Ian Petchy’s book for The River Gipping Trust (reviewed in Issue 231): Ipswich to Stowmarket Navigation: John Rennie's First Canal Project threw up an interesting tale of the watermill at Baylham. 

This, the only complete watermill on the River Gipping is Grade II listed. It is of early 19th century construction and three storeys high with storage bins in the 4th attic storey. The mill was still being used to grind corn in the early 1960s. The building and surrounding land was part of the Shrubland Estate; the mill was put up for sale in September 1941. The mill and land were purchased by Ernest Norman Onians using money he made from selling ‘Tottenham Pudding’ – pig swill from waste food, made from leftovers collected from the back door of London restaurants, all said to have been brought by river barges and processed at Baylham Mill. This earned him the title of ‘The Pudding King’. So far, so slightly queasy.

However, during the 1940s and 1950s, Onians started buying objects at country house sales (often due to the imposition of death duties from the 1930s, causing sell-offs of stately homes and estates). After his wife Daphne, a former model, died in 1983, he became a virtual recluse surrounded by hundreds of paintings, items of furniture, clocks and china ware.

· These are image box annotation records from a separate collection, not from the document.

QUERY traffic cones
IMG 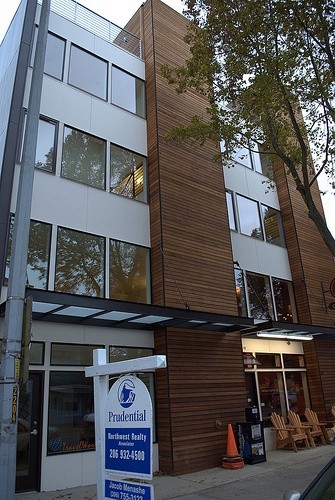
[221,424,244,469]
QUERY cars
[1,419,59,457]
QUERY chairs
[286,409,327,448]
[304,408,335,442]
[269,411,311,453]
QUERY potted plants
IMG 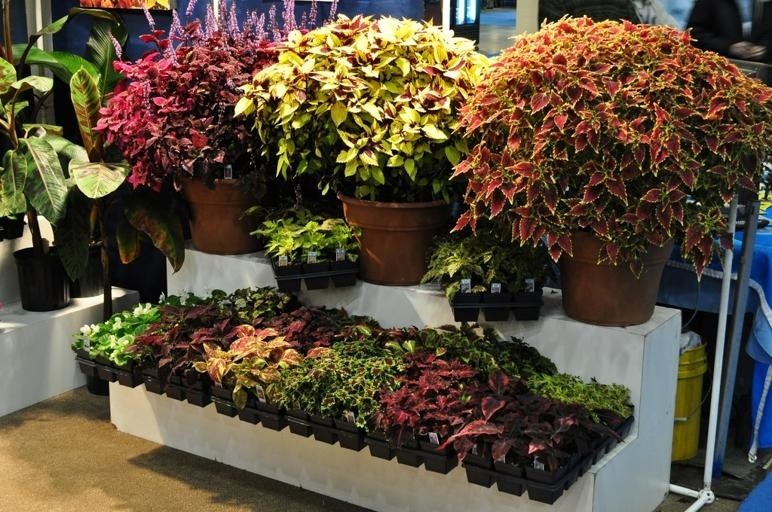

He continued collecting until his death in 1994. The locals thought it was junk, as did the people who carried out three robberies at his home over the years but took only cash. 

Eventually, the collection comprised 1,000 items including 500 canvasses, described as ‘the art find of the century’ by The Evening Star. One of those items was a painting bought for £12 in the 1940s. When authenticated some 50 years later as a lost Poussin masterpiece, some art experts valued it at £12 million. Sotheby’s valued it at £15,000, but it sold for £155,000. After it was cleaned and restored experts at the Louvre in Paris confirmed it as a 1626 Poussin which had disappeared 350 years earlier.

The Rothschild Foundation bought this Poussin masterpiece: The destruction and sack of Jerusalem in 1998 for £4.5 million. Executors for the Onians family sought compensation and sued Sotheby’s for £4.5 million, with an out-of-court settlement said to be a six-figure sum paid by the auction house some years later.

Many will know Baylham Mill because they will have passed it on their way to Baylham Rare Breeds Centre.

R.G.

Below: Baylham Mill photographed in 2018; it has since had some exterior renovation. The doorway at the lower left features two eerie carved faces.